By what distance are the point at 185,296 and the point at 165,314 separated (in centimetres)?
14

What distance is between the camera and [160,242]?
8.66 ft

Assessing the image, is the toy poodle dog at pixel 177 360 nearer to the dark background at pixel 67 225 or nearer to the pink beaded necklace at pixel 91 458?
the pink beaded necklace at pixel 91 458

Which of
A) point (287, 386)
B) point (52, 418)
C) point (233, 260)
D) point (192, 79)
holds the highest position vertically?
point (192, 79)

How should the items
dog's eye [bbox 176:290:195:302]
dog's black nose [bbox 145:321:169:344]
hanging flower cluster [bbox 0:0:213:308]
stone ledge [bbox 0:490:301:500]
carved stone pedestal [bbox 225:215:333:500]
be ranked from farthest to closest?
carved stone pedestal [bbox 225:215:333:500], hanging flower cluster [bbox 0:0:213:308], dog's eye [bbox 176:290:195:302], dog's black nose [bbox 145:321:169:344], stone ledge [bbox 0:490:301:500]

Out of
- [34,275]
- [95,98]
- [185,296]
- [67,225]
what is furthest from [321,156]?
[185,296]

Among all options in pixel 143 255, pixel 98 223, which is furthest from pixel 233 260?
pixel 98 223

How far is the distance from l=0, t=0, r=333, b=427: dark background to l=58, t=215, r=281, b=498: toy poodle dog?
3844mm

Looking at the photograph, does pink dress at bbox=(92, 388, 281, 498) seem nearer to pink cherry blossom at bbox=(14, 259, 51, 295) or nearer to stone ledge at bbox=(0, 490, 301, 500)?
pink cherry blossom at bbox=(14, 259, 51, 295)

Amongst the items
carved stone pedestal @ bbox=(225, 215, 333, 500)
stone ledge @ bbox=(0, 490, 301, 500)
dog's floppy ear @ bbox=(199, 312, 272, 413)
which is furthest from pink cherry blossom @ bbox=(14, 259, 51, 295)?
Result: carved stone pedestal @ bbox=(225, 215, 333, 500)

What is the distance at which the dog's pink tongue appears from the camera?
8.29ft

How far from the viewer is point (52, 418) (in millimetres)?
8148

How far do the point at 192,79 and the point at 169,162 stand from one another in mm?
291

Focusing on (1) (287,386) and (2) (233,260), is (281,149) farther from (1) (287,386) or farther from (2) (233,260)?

##########

- Aufgabe -
Übertragen Sie die Zeilen in eine JSON-Liste aus Zeichenketten, eine Zeichenkette je Zeile und ohne Leerzeilen. Beginnen Sie bei der Zeile mit „What is the“ und hören Sie erst mit dem Ende des Materials auf.

- Lösung -
[
  "What is the distance at which the dog's pink tongue appears from the camera?",
  "8.29ft",
  "How far from the viewer is point (52, 418) (in millimetres)?",
  "8148",
  "How far do the point at 192,79 and the point at 169,162 stand from one another in mm?",
  "291",
  "Focusing on (1) (287,386) and (2) (233,260), is (281,149) farther from (1) (287,386) or farther from (2) (233,260)?"
]